Results

Entity Resolution of Healthcare Practitioners for Life Science

Automate data wrangling capabilities and integrate with existing data pipeline process

BUSINESS GOALS:

  • Analyze and compare different technology options to enable data science team to move away from Excel based data munging capabilities to an automated data processing pipeline.
  • Capture data science team’s 80 different excel transformations, calculations, and other rules and make them programmatically executable.
  • Benchmark different technology options based on speed, data accuracy, flexibility.
  • Enhance the current error-prone, tedious, and slow process of entity identification, disambiguation, and linkage of entities that come from more than 4000 data sources.
  • Data science team should be able to use the chosen technology without lot of engineering involvement.
  • Expose the data wrangling capabilities as an API so that the current data pipeline process could invoke it.

CHALLENGES:

  • Choose appropriate data source samples from 4000 that covers different data munging and wrangling needs.
  • Create elaborate pros and cons of different chosen technology options such as R with RServe, GATE NLP with ANNIE, JAPE Plus, Hadoop ecosystem with Pig & UDF, Talend data integration, OpenRefine, and other commercial wrangling tools.
  • Understand and extract the existing excel macros and identify options to create equivalent user defined functions with minimal effort.
  • Choose the technology option and implement 40 excel macros on 100 data sources in less than 3 weeks.
  • Create necessary test suite to validate the chosen PoC output matches with existing process.

THE SOLUTION:

  • Treselle systems’ big data engineering team quickly understood the client’s business goal and suggested the following technologies and integration points:
    1. R programming to do data manipulation, munging, cleansing, transformation, and others.
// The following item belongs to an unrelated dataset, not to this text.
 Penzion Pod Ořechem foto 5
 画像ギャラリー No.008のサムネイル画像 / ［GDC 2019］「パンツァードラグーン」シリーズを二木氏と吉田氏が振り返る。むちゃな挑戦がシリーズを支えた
Then integrate with existing system via RServe by reusing pre-developed Rscripts in real-time.
    2. GATE (General Architecture for Text Engineering) and utilize ANNIE, JAPE Plus, and over dozen other plugins to perform data manipulation, munging, cleansing, transformation, and others. Then integrate with existing system via Java Plugin Framework in real-time.
    3. Hadoop ecosystem with Pig and other User Defined Functions to do the data transformations in batch-mode.
    4. OpenRefine (formerly Google Refine), which is great at working with messy data out of the box.
    5. Finally, by using bigger products like Talend, Pentaho Data Integration, Paxata, Trifacta, etc…
  • Client’s head of engineering decided to do PoC using OpenRefine as others were little overkill at that point and liked the out of the box capabilities of working with messy data and feels similar to excel.
  • Created JQuery scripts for custom menus and applied new macros using complex GREL that does 3 to 4 data manipulation and transformation steps in one click.
  • Remove unnecessary menu options available in OpenRefine and add new menu options that perform multiple GREL macros in one click.
  • Tracked the web calls between OpenRefine UI and Server using Gattling sniffer and identified the API calls going over the wire. This was helpful to invoke the API calls programmatically from external system to OpenRefine.
  • Created custom Spring based application that performs these API calls to OpenRefine so that previously created macros can be executed programmatically from an external application. This proved that OpenRefine can be integrated with external application or system.
  • Created integration points within OpenRefine so that it can get information from external system for enriching the data using GREL and API calls.
  • Performed many benchmarks to understand the performance and memory behavior of OpenRefine by automating few stress test scenarios with different dataset sizes and applied simple to complex macros on them.